LUXO
Marina_W

Eu usava uma roupa inadequada, como sempre. Roupa de festa e ainda eram onze da manhã. Lembrei da mulher que vi em Nova York, com vestido de paetê, maquiagem quase desfeita, o cabelo em desalinho preso no alto da cabeça, passeando com um labrador, debaixo do sol forte. Era óbvio que tinha vindo direto de uma noitada. Não era o meu caso. Estava de banho tomado, os cabelos ainda escorrendo, tinha dormido bem e estava ao lado dele, dando voltas de carro pela cidade. Coloquei a blusa porque ela era feita de um tecido tão delicado que se ele encostasse nela seria como tocar diretamente meu corpo. Na hora me pareceu sexy, agora parece bastante idiota. Calor, buzinas, voltas pela cidade, apitos. A primeira coisa que ele me disse foi "Eu não gosto do Rio de Janeiro. Odeio, sabia?". Achei indelicado - eu não era carioca? Ele não me amava? Continuamos a rodar, engarrafamento, a mão dele na minha coxa (ou não?), a cidade infernal. Ele contava histórias de família, com tristeza e seriedade na voz. Eu tentava consolá-lo com palavras débeis.
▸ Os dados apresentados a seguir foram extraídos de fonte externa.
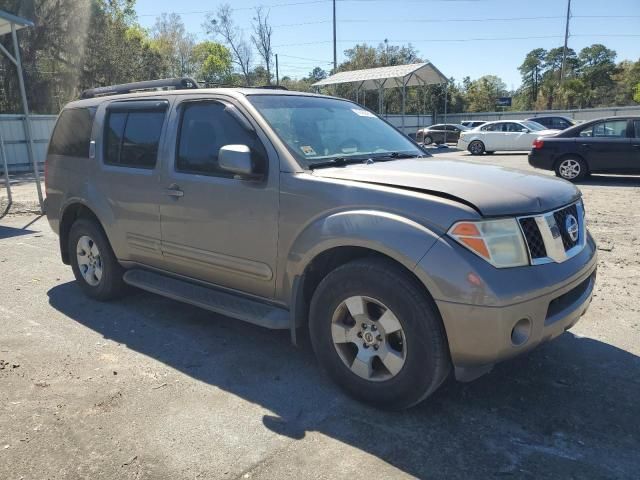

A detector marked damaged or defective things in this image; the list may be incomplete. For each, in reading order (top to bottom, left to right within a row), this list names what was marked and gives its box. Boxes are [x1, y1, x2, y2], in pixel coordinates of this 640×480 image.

Falou sobre a mãe que havia sido internada, o irmão alcoólatra, a filha com possíveis sintomas de autismo. Desligou o celular para que não fôssemos incomodados. Calor. Rodávamos de carro, passando sempre pelos mesmos lugares, sem saber para onde ir, um lugar quieto onde pudéssemos nos beijar e esquecer quem éramos. 

Finalmente ele parou defronte a um prédio desalinhado, com janelas de esquadria de alumínio. Olhou pra mim. Teria coragem de subir? Endireitei-me no banco, pensei alguns segundos, fiz que sim. Um apartamento emprestado de um amigo, talvez. Subimos no elevador em silêncio, como estranhos. No apartamento de poucos móveis nos beijamos e tiramos algumas peças de roupa com rapidez. Eu estava tímida, ele suava. Ainda não sabíamos que estávamos enganados. E ele não falou de amor, esta palavra inventada.